The "Israel Lobby", he argued, was stifling any discussion of US policy options in the Middle East except those endorsed by "the ruling faction in Israeli politics" - a situation that could "ultimately threaten the existence of the state of Israel".
Freeman's job would have involved producing National Intelligence Estimates, the authoritative documents intended to provide the president and senior policymakers with an overview of crucial security issues.
But numerous members of Congress have questioned Freeman's ability to carry out the task objectively, citing his view that until "Israeli violence against Palestinians" is halted, "it is utterly unrealistic to expect that Palestinians will stand down from violent resistance". They also questioned his business links with Saudi Arabia and his views on China.
"His statements against Israel were way over the top and severely out of step with the administration," said the New York Democratic senator, Chuck Schumer. "I repeatedly urged the White House to reject him, and I am glad they did the right thing."
Unlike the string of prominent Obama nominees who have withdrawn in recent weeks, Freeman did not have to be approved by Congress. But his departure - coming hours after the national intelligence director, Dennis Blair, defended him before a Senate committee - will embarrass the White House, and signals how reluctant the president may be to depart from Washington's current policies towards Israel and the Palestinians.

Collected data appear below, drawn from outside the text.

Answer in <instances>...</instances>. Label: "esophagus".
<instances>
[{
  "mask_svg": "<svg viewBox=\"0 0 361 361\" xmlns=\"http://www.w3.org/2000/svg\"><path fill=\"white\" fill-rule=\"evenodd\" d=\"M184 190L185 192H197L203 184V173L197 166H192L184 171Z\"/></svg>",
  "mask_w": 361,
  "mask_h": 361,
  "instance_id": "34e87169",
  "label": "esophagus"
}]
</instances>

Freeman's critics noted that he was president of a Middle East thinktank part-funded by the Saudi regime, and serves as an adviser to an oil company owned by the Chinese government. In a posting to a foreign policy email list, attributed to Freeman, he appears to back Beijing's actions in the 1989 Tiananmen Square massacre, arguing that force should have been used sooner.

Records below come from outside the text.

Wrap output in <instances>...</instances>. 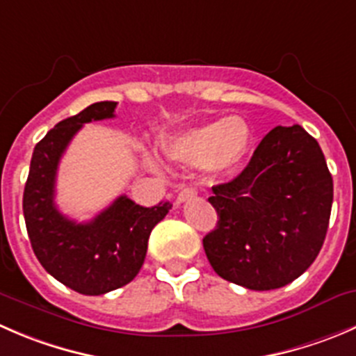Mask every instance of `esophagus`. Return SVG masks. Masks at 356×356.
Instances as JSON below:
<instances>
[{
  "instance_id": "1",
  "label": "esophagus",
  "mask_w": 356,
  "mask_h": 356,
  "mask_svg": "<svg viewBox=\"0 0 356 356\" xmlns=\"http://www.w3.org/2000/svg\"><path fill=\"white\" fill-rule=\"evenodd\" d=\"M193 196H196V189L195 188H189V186H186V188H182L181 191H179L177 200H175V202H177V205H179V203L186 202V200L193 198Z\"/></svg>"
}]
</instances>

"I do not believe it is acceptable for any country to allow the heart of its national capital to be occupied by dissidents intent on disrupting the normal functions of government, however appealing to foreigners their propaganda may be," the posting reads.

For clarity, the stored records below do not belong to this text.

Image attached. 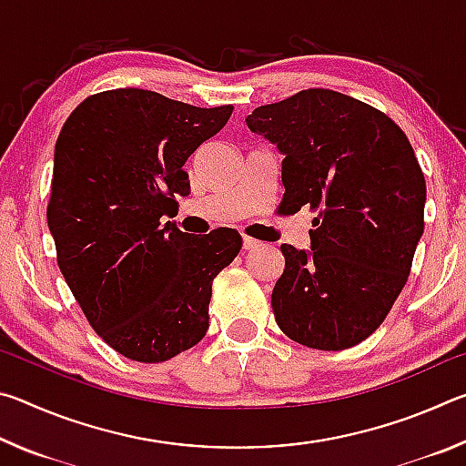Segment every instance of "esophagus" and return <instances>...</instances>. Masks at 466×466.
I'll return each mask as SVG.
<instances>
[{
  "instance_id": "obj_1",
  "label": "esophagus",
  "mask_w": 466,
  "mask_h": 466,
  "mask_svg": "<svg viewBox=\"0 0 466 466\" xmlns=\"http://www.w3.org/2000/svg\"><path fill=\"white\" fill-rule=\"evenodd\" d=\"M242 247H244V250H255V248L261 247V242L255 240V238H250V236H244Z\"/></svg>"
}]
</instances>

But in a message on the website of the magazine Foreign Policy, Freeman claimed it was ironic to be accused of improper regard for foreign governments "by a group so clearly intent on enforcing adherence to the policies of a foreign government". He had never sought money from or been paid by any overseas power, he said.
"This is a country where you can say anything you want about the president, or any other policy, and it's really important for people to understand that this is the only issue you cannot discuss openly," said MJ Rosenberg, of the Israel Policy Forum. "I think if people perceive incorrectly that the Jewish community as a whole is behind these efforts to stifle dissent on this issue, that's dangerous."